De même, il est important de maintenir une stabilité parasitaire (=équilibre entre l’animal et ses parasites) dans le troupeau. Environ 20% des animaux sont excréteurs de 80% des parasites. Une stabilité parasitaire permet de maintenir une immunité et permet ainsi aux animaux d'être en bonne santé avec une présence de parasites bien gérée. L’utilisation de « produits blancs » plutôt que des traitements forts suffira à diminuer la pression parasitaire.

Un dernier levier pour la construction d’une immunité durable est le travail de génétique. Certaines études en cours cherchent à sélectionner des races plus résistantes aux parasites. Cependant, le caractère de résistance parasitaire est actuellement peu pris en compte dans les schémas de sélection ovine en France. Et même si la sélection semble prometteuse, le processus reste très long avant de voir apparaître les premiers résultats (au moins 10 ans).

Pour résumer, pas de traitement en prévention de la mise à l’herbe pour que l’animal soit confronté au parasite et puisse développer son immunité, une gestion adaptée du pâturage, des analyses (coproscopie, sérologie, etc.) pour évaluer le degré d’infestation et un vermifuge dès que cela est nécessaire (et sur les animaux qui en ont besoin uniquement s’il y a de l’hétérogénéité dans le troupeau). Ainsi, moins de traitement, plus d’économies et moins de risque d’apparition de résistance des parasites aux antiparasitaires !

 

QUAND EST-IL DES ALICAMENTS (PLANTES, AROMATHÉRAPIE, ETC.) ? COMMENT LES UTILISER ?

Le pâturage médicamenteux semblerait être un levier de gestion du parasitisme. En effet, les plantes à tanins naturellement présentes ou implantées sont connues pour avoir des effets antiparasitaires (elles gêneraient la fixation des strongles dans la caillette). Cependant, on ne sait pas encore à quel point ces effets sont significatifs. Pour le plantain, d’après des expérimentations en bovins, il faut que les vaches ingèrent 5 kg de MS de plantain pendant 10 jours pour observer un effet anti?parasitaire, ce qui est bien au delà des ingestions constatées de manière spontanée sur des prairies multi-espèces “classiques” (où le plantain représente au maximum 10 à 15% du mélange). De plus, les moutons sont des animaux qui trient beaucoup ce qu’ils mangent et qui sont relativement peu curieux, il peut donc être nécessaire d’éduquer son troupeau à la diversité. Ainsi, pour provoquer l’automédication, il peut être intéressant de bloquer les animaux sur une petite surface avec les plantes qu’on souhaitent leur faire pâturer avec un fort chargement.

LIGNES FOURNIES

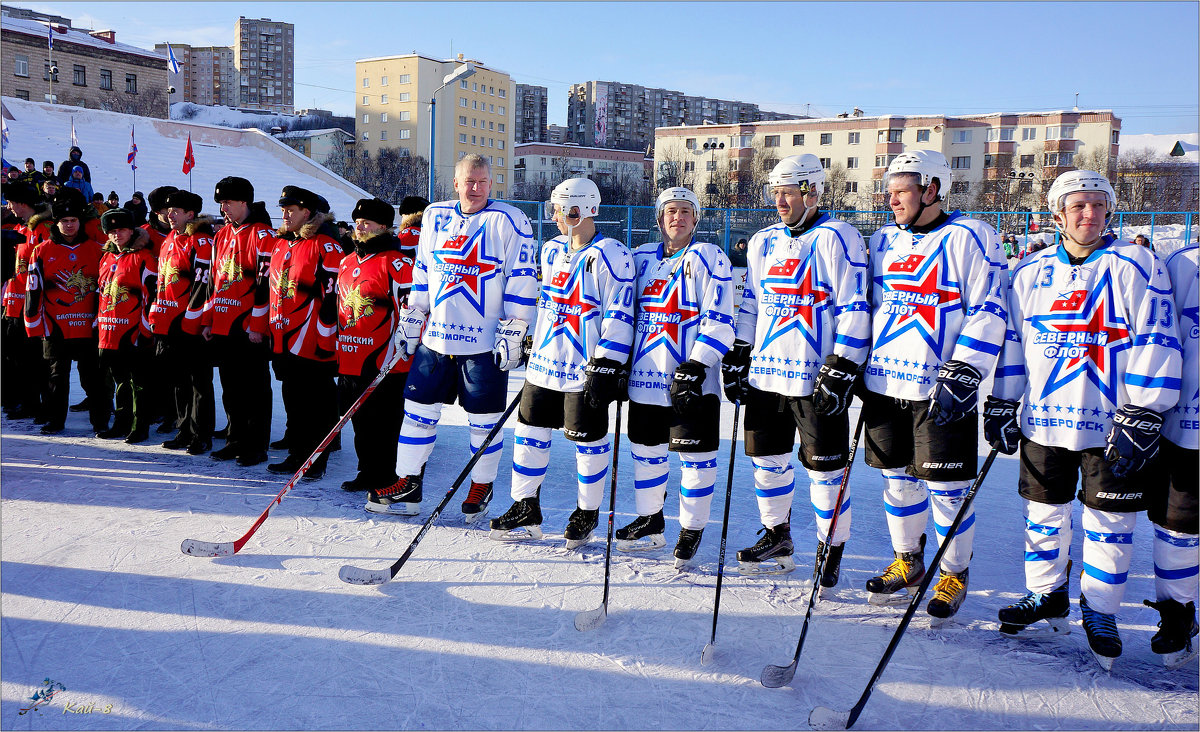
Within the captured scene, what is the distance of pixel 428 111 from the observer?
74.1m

* * *

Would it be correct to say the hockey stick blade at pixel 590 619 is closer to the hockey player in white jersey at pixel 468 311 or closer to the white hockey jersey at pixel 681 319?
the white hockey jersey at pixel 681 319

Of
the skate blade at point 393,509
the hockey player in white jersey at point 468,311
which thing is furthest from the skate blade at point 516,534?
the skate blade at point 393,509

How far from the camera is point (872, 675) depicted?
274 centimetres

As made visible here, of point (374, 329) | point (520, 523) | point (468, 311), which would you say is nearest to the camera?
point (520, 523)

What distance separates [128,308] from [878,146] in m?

--

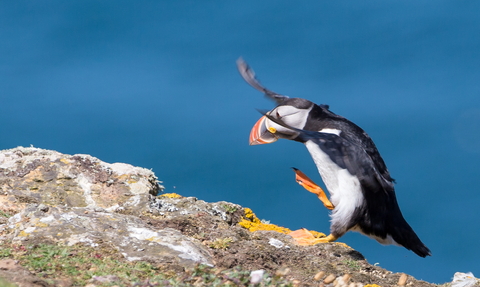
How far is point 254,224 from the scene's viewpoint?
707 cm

CONSIGNE
Recopiez le passage de l'extrait sur le parasitisme des moutons, en partant des mots « Pour résumer, pas » et en vous arrêtant après « aux antiparasitaires ! ».

RÉPONSE ATTENDUE
Pour résumer, pas de traitement en prévention de la mise à l’herbe pour que l’animal soit confronté au parasite et puisse développer son immunité, une gestion adaptée du pâturage, des analyses (coproscopie, sérologie, etc.) pour évaluer le degré d’infestation et un vermifuge dès que cela est nécessaire (et sur les animaux qui en ont besoin uniquement s’il y a de l’hétérogénéité dans le troupeau). Ainsi, moins de traitement, plus d’économies et moins de risque d’apparition de résistance des parasites aux antiparasitaires !